AUGUSTA (AP) – The watch continued Wednesday for supporters and opponents of a statewide referendum on an Indian-operated racetrack casino in Washington County.

A measure calling for a November vote on the proposal was sent last Friday to Gov. John Baldacci, who vetoed a similar bill without a referendum provision and whose leanings now remain under close scrutiny.

“I’ve heard totally opposite stories,” said gaming critic Valerie Landry, a spokeswoman for Casinos NO!. “What’s a little perplexing is to know why he’s waiting.”

Baldacci had linked acceptance of the new measure to super majority thresholds of two-thirds in the Legislature.
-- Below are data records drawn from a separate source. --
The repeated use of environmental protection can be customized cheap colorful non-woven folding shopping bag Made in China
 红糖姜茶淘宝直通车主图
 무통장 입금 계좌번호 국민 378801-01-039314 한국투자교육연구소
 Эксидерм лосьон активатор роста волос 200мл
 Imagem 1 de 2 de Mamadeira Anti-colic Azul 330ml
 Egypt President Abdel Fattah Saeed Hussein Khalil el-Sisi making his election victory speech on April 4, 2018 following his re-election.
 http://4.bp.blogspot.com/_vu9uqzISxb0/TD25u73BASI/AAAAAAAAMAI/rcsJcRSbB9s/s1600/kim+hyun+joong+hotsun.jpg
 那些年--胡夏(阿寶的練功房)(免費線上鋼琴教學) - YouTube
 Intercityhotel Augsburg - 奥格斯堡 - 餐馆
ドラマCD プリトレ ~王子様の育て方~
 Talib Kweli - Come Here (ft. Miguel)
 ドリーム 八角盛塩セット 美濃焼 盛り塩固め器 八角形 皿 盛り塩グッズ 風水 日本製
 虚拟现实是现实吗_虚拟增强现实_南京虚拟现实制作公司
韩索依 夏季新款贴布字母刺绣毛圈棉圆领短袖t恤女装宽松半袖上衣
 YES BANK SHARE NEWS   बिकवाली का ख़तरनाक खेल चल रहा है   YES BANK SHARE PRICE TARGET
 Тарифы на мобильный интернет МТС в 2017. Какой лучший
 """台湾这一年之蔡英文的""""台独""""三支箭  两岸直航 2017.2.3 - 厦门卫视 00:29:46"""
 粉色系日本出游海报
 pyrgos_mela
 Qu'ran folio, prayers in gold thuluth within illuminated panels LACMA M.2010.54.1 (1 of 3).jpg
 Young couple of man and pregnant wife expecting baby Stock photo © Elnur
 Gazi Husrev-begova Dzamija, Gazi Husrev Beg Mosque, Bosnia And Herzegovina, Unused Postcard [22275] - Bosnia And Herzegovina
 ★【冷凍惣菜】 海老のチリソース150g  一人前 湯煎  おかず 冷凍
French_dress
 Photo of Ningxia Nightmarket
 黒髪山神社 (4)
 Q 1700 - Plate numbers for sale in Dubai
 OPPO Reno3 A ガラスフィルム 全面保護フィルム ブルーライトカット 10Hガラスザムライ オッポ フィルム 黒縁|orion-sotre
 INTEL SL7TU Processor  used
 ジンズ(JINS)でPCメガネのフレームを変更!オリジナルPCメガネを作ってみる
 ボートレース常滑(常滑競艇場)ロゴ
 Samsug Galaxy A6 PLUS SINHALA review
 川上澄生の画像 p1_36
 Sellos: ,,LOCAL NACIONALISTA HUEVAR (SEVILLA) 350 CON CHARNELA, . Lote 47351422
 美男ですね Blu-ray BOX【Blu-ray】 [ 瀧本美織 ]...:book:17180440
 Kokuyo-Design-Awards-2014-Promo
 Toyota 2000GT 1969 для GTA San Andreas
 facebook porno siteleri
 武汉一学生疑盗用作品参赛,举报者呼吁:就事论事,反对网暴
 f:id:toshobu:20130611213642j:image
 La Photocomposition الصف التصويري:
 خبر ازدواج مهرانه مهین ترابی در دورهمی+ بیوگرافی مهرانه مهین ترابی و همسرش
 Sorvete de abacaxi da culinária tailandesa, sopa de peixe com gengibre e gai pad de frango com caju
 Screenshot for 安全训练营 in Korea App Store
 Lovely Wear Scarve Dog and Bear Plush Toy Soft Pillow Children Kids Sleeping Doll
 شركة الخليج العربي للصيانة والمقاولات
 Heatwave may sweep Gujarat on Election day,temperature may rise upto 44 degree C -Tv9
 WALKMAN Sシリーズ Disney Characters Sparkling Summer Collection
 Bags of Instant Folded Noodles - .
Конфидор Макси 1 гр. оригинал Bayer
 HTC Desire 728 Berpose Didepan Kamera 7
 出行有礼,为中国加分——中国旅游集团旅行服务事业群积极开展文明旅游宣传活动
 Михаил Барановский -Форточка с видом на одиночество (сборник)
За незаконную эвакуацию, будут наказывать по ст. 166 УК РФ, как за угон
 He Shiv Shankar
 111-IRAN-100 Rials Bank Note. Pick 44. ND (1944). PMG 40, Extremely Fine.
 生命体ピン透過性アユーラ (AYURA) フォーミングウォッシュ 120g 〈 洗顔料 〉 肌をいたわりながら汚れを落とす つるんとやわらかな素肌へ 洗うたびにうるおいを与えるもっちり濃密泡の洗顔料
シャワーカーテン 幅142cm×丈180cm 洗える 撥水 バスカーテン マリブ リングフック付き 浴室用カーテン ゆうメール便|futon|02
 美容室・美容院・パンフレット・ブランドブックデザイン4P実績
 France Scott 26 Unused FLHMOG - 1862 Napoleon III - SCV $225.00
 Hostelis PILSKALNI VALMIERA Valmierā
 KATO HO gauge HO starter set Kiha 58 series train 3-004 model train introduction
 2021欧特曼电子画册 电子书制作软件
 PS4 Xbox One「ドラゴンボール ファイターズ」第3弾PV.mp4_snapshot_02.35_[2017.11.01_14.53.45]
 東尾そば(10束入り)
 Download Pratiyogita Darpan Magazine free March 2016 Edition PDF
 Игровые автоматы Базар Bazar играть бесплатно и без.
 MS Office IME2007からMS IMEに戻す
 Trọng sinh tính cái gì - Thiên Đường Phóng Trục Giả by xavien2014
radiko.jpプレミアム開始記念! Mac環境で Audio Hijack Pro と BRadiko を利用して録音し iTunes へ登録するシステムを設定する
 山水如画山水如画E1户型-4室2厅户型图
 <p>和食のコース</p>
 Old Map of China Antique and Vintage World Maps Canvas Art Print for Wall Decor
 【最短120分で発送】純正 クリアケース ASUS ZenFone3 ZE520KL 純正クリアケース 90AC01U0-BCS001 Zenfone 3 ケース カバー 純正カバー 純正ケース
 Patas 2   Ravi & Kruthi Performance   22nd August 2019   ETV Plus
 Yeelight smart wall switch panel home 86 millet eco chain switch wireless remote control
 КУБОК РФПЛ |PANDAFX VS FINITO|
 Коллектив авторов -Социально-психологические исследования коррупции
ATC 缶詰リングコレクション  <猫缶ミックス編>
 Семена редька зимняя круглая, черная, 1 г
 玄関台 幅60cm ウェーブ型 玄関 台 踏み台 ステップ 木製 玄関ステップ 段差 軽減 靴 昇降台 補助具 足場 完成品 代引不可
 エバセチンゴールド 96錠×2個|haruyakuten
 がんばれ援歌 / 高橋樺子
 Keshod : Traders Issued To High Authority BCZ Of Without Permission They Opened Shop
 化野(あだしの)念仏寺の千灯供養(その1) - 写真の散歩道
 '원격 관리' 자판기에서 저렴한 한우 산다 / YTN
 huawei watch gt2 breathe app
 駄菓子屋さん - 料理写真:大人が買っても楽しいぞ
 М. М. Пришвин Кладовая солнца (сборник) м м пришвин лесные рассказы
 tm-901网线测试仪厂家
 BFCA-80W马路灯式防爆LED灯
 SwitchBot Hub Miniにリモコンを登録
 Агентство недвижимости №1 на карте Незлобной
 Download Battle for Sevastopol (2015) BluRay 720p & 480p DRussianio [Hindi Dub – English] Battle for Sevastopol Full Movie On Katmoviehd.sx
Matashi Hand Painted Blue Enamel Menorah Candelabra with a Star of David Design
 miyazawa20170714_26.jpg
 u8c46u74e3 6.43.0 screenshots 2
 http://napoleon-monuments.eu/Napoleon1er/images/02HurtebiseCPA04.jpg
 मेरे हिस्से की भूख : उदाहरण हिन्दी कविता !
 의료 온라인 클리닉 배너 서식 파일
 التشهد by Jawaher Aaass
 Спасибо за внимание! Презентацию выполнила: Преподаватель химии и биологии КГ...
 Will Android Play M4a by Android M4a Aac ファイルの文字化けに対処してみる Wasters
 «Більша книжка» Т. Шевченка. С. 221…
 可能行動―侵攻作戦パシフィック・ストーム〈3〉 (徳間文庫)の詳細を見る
The Senate’s enactment vote was just short, 21-11.

The governor’s statement that “I don’t want to argue fractions” has left both sides claiming the legislative voting went their way.

“He said at least two-thirds,” Landry asserted.

“I understood he was satisfied with the vote, that it was a significant vote,” said a leading racino supporter in the Legislature, Rep. Frederick Moore III of the Passamaquoddy Tribe.

Moore maintained Wednesday that one way or another the project will go before voters, either this November or in November 2006, if proponents are forced to undertake a citizen initiative.

“This is going to be on the ballot,” he said. “We have made too much progress on this issue to simply go away.”

The proposed racino could be located in Calais or Machias, and would include an all-weather harness racing track, as many as 1,500 slots and possibly a high stakes bingo hall and hotel and other facilities.

The Passamaquoddy Tribe would run the horse track, and its proceeds would be distributed to Maine Indian tribes, county development programs and funds benefiting the harness racing industry and college scholarships.

State voters approved a proposal for racinos to be developed at existing harness-racing tracks in 2003.

A voter-approved racino is already under development in Bangor.

Racino proponents have noted that in 1993 when he was serving in the Maine Senate, Baldacci co-sponsored a bill to authorize the Passamaquoddy Tribe to operate a Casino on tribal land in Calais.

Baldacci says now his concerns about the social costs of gambling had grown in the intervening years.